### Testo dato
####################

In una scena di The Fabelmans, il padre del protagonista, interpretato da Paul Dano, pronuncia una frase che qualsiasi ragazzino appassionato di cinema si sarà sentito dire almeno una volta nella vita che, parafrasando, suona più o meno così: “Se solo ti interessassi all’algebra come ti interessi del tuo hobby…”.
La storia di Sammy Fabelmans, alter ego del regista Steven Spielberg, è una storia di una famiglia divisa a metà: il lato razionale, coi piedi per terra, composto da dati e informatica rappresentato dal padre Burt, e il lato artistico, fatto di piedi danzanti, note suonate al pianoforte ed emotività di cui la madre Mitzi è assoluta portavoce.
In mezzo c’è quell’hobby che hobby non è mai davvero e che trasformerà il giovane Sammy in uno dei registi più famosi della storia del cinema. Lo farà attraverso film che nascono da quella simbiosi tra padre e madre, con un occhio di riguardo verso quella voce artistica, emotiva, viscerale, ma senza dimenticare quella razionalità necessaria nella creazione.

####################

### Dati forniti
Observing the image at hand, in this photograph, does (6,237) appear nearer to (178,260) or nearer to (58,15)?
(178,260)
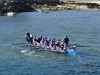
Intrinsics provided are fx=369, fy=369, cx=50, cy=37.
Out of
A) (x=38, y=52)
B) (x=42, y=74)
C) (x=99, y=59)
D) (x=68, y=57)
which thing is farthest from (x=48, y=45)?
(x=42, y=74)

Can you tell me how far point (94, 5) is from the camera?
95.1m

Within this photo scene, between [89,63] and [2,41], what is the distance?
13792 millimetres

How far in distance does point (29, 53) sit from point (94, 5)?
65431 mm

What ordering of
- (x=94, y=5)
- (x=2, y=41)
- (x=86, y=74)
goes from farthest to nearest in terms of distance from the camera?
1. (x=94, y=5)
2. (x=2, y=41)
3. (x=86, y=74)

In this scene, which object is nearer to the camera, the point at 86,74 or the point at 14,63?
the point at 86,74

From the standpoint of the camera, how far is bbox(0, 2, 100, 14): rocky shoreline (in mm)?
79062

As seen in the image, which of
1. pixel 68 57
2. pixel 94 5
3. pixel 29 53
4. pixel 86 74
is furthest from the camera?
pixel 94 5

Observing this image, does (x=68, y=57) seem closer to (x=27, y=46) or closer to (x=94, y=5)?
(x=27, y=46)

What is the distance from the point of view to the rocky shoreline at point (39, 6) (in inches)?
3113

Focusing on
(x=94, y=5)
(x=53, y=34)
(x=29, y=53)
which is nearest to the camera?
(x=29, y=53)

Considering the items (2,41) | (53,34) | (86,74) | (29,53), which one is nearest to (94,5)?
(53,34)

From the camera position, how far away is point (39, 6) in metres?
93.1

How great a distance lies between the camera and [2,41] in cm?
3872

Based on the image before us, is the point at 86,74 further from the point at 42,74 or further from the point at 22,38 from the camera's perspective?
the point at 22,38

####################

### Esercizi
(1) Rispondi a queste domande sul testo su The Fabelmans:
(a) Chi interpreta il padre del protagonista?
(b) Come si chiama il padre di Sammy?
(c) Di quale lato della famiglia la madre Mitzi è portavoce?
(2) Riporta il passo del testo su The Fabelmans che va da "In mezzo c’è" fino a "necessaria nella creazione." compreso.
(3) Indica se queste affermazioni concordano con il testo su The Fabelmans e cita le parole che lo stabiliscono:
(a) Sammy Fabelmans è l'alter ego di Steven Spielberg.
(b) Il lato razionale della famiglia è rappresentato dalla madre.
(c) La frase pronunciata dal padre riguarda l'algebra.

### Soluzioni per esercizio
(1)
(a) Paul Dano.
(b) Burt.
(c) Del lato artistico.

(2)
In mezzo c’è quell’hobby che hobby non è mai davvero e che trasformerà il giovane Sammy in uno dei registi più famosi della storia del cinema. Lo farà attraverso film che nascono da quella simbiosi tra padre e madre, con un occhio di riguardo verso quella voce artistica, emotiva, viscerale, ma senza dimenticare quella razionalità necessaria nella creazione.

(3)
(a) Sì: "alter ego del regista Steven Spielberg".
(b) No: "rappresentato dal padre Burt".
(c) Sì: "Se solo ti interessassi all’algebra".